Seydi Gassama s’est exprimé sur les réformes annoncées par le président Diomaye Faye.
Il a réagi samedi à travers une publication sur Facebook.
D’emblée, il juge un référendum inadapté au contexte économique actuel.
Selon lui, l’État traverse une grave crise financière.
Dans ce contexte, il refuse des dépenses publiques jugées excessives.
Ainsi, il estime inutile d’engager des milliards pour un référendum.
Des réformes déjà consensuelles
Ensuite, Seydi Gassama rappelle que ces réformes ne sont pas nouvelles.
Il souligne qu’elles ont déjà fait l’objet d’un large consensus national.
À ce titre, il évoque les assises de la justice.
Puis, il cite le dialogue national comme cadre de validation.
Ces rencontres ont réuni acteurs politiques et société civile.
Elles ont aussi associé syndicats et organisations religieuses.
La voie parlementaire privilégiée
Dès lors, il soutient la méthode choisie par le chef de l’État.
Il considère la voie parlementaire comme la plus appropriée.
Selon lui, cette option permet une traduction législative efficace.
Elle évite aussi des coûts financiers supplémentaires.
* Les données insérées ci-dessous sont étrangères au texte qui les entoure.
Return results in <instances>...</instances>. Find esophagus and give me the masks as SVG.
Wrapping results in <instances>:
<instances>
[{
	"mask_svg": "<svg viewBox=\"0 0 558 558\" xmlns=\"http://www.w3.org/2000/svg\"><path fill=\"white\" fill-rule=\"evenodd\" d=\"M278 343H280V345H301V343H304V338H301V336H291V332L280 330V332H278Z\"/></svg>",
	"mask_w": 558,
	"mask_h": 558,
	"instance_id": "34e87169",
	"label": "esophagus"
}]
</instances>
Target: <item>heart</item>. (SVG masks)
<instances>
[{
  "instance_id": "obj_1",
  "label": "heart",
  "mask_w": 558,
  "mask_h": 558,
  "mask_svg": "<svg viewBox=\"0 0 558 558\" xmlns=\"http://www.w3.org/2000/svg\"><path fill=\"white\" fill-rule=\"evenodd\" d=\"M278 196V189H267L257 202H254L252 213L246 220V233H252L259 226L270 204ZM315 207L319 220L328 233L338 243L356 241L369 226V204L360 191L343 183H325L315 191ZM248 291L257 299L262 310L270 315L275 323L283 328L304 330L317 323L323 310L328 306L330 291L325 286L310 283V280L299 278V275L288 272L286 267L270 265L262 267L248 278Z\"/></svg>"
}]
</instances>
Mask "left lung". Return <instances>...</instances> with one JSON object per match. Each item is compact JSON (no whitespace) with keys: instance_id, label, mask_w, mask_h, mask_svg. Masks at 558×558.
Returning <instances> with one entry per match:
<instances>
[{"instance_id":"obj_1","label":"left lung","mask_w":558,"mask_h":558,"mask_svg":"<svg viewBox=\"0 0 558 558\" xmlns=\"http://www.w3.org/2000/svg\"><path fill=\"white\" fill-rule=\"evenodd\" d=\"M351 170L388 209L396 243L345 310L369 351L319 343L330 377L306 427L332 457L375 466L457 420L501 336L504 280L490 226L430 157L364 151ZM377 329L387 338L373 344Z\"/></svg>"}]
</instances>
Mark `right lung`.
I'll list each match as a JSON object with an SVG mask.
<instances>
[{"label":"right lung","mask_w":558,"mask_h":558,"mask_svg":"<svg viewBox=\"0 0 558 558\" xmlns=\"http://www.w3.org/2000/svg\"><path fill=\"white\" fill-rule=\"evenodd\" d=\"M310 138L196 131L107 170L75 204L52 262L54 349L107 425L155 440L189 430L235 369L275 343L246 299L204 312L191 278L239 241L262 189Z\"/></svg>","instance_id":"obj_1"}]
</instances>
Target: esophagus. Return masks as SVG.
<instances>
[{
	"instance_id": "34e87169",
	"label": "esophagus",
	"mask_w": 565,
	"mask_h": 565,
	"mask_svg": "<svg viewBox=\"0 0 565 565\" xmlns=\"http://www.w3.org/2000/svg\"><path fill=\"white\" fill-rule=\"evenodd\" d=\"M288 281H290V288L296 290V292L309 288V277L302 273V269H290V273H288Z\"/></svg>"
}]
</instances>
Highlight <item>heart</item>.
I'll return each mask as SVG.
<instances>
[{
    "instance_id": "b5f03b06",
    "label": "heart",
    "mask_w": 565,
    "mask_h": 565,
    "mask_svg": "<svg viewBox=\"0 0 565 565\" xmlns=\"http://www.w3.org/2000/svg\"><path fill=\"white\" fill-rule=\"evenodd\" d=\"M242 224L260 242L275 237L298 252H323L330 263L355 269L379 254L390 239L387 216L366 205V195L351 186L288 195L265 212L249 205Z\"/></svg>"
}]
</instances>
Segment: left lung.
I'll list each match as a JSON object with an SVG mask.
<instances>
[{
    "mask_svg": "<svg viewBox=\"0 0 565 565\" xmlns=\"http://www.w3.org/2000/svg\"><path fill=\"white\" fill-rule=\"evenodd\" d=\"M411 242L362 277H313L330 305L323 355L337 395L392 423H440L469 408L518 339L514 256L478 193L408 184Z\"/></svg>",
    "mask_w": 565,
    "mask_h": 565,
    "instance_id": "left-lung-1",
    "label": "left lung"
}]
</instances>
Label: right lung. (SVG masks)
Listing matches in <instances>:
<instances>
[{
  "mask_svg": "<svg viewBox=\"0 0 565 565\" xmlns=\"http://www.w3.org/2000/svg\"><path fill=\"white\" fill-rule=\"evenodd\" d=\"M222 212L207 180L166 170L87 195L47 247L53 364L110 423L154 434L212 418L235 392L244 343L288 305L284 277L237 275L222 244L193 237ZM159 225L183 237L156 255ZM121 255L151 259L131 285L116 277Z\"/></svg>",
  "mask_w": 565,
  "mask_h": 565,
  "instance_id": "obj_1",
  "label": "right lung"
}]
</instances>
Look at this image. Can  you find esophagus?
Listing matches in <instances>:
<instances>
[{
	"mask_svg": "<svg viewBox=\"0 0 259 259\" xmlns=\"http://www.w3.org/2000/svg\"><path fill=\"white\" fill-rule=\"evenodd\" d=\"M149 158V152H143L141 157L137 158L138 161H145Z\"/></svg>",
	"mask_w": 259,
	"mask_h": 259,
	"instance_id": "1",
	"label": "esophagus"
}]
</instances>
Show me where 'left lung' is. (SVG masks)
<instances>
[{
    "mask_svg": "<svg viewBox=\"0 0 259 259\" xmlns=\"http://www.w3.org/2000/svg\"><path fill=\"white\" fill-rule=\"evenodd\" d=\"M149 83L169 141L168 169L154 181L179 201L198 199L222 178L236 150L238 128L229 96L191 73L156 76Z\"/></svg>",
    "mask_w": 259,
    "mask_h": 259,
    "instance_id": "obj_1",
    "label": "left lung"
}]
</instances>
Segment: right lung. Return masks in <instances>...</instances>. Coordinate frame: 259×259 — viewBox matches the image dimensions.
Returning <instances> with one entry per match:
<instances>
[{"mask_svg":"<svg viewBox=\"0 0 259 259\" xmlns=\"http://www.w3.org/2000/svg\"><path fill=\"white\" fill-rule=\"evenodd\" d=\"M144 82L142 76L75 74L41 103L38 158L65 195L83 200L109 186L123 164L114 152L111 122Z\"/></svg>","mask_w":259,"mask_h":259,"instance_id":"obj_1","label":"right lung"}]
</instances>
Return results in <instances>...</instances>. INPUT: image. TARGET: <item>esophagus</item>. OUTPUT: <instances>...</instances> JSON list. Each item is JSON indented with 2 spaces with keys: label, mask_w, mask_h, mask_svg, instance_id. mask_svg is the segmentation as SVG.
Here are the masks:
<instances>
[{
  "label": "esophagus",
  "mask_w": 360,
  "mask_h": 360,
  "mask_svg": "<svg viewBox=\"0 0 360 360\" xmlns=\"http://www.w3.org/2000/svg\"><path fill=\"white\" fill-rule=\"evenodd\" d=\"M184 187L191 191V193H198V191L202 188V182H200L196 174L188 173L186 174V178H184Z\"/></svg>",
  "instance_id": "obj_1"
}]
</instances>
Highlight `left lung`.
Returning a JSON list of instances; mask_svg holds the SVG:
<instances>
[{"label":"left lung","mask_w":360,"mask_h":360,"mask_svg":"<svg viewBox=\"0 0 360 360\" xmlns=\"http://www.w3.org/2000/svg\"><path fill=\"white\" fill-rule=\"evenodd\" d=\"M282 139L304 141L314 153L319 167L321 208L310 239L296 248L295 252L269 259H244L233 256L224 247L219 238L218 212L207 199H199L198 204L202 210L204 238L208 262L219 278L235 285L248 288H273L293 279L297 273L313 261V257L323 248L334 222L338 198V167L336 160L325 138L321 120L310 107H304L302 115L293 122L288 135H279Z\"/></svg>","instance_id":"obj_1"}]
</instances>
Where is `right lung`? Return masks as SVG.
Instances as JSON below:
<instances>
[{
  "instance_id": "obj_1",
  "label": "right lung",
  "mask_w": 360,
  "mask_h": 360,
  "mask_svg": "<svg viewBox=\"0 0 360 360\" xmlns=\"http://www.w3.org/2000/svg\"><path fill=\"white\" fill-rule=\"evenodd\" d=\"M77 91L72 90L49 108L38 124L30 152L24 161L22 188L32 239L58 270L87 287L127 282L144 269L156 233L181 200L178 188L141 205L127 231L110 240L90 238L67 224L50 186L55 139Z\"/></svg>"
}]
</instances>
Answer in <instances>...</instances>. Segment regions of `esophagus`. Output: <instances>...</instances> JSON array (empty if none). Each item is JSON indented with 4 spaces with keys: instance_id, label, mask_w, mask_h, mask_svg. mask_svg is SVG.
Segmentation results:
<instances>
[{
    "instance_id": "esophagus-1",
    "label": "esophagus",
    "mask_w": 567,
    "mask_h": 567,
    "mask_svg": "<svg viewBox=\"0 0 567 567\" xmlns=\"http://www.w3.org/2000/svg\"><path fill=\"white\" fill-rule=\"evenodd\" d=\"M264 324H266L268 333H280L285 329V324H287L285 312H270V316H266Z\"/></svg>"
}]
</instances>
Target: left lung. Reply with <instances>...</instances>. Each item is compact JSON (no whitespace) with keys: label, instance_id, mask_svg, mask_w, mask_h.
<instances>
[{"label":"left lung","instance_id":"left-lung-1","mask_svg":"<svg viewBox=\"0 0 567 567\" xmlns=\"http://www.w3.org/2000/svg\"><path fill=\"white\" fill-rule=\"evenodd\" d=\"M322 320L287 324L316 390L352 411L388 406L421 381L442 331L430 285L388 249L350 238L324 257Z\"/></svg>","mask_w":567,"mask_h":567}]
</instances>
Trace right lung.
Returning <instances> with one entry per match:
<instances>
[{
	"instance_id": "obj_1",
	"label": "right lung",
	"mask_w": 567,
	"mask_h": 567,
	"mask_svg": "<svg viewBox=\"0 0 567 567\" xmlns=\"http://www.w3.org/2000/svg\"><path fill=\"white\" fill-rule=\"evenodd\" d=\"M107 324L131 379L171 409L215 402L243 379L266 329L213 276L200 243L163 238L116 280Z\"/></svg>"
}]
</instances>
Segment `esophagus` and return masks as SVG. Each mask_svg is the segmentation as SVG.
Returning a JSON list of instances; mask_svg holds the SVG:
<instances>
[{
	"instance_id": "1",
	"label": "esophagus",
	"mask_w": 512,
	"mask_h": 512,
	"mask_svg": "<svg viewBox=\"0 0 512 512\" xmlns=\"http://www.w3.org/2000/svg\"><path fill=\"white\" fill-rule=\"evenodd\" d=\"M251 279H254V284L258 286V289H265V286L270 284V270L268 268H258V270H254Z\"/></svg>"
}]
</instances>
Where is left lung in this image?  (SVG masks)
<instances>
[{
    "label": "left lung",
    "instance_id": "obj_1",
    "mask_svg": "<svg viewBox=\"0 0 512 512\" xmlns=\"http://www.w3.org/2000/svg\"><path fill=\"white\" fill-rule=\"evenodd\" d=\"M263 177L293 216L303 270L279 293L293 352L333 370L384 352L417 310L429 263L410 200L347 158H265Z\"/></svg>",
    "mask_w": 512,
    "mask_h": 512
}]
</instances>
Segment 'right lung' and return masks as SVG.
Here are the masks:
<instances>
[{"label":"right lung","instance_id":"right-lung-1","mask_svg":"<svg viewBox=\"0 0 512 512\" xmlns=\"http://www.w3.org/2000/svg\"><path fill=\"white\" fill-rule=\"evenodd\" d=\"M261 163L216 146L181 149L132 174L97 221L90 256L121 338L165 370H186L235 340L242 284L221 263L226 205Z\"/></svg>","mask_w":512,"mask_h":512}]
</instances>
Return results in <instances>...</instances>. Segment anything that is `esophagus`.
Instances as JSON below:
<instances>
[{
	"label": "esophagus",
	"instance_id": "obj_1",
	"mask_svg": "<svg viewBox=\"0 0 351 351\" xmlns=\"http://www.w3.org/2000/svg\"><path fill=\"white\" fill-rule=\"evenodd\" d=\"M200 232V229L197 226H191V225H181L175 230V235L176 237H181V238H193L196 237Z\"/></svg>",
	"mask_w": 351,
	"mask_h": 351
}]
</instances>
Les droits civils au cœur des préoccupations
Au-delà de la méthode, il insiste sur les droits civils et politiques.
Il rappelle que ces droits restent une priorité d’Amnesty International.
Il précise qu’ils sont protégés par la Constitution sénégalaise et sont également garantis par des traités internationaux.
Une déchéance strictement judiciaire
Dans ce cadre, il évoque la question de la déchéance des droits.
Il estime qu’elle doit rester strictement encadrée.
Ainsi, seul un juge devrait pouvoir la prononcer.
Cette décision devrait suivre une condamnation grave.
Une réforme du code électoral demandée
Enfin, Seydi Gassama plaide pour une réforme du code électoral et souhaite renforcer la protection des libertés politiques.
Il appelle à prévenir toute atteinte arbitraire.
M. Gassama insiste sur le respect des standards démocratiques.
Il rappelle aussi les engagements internationaux du Sénégal.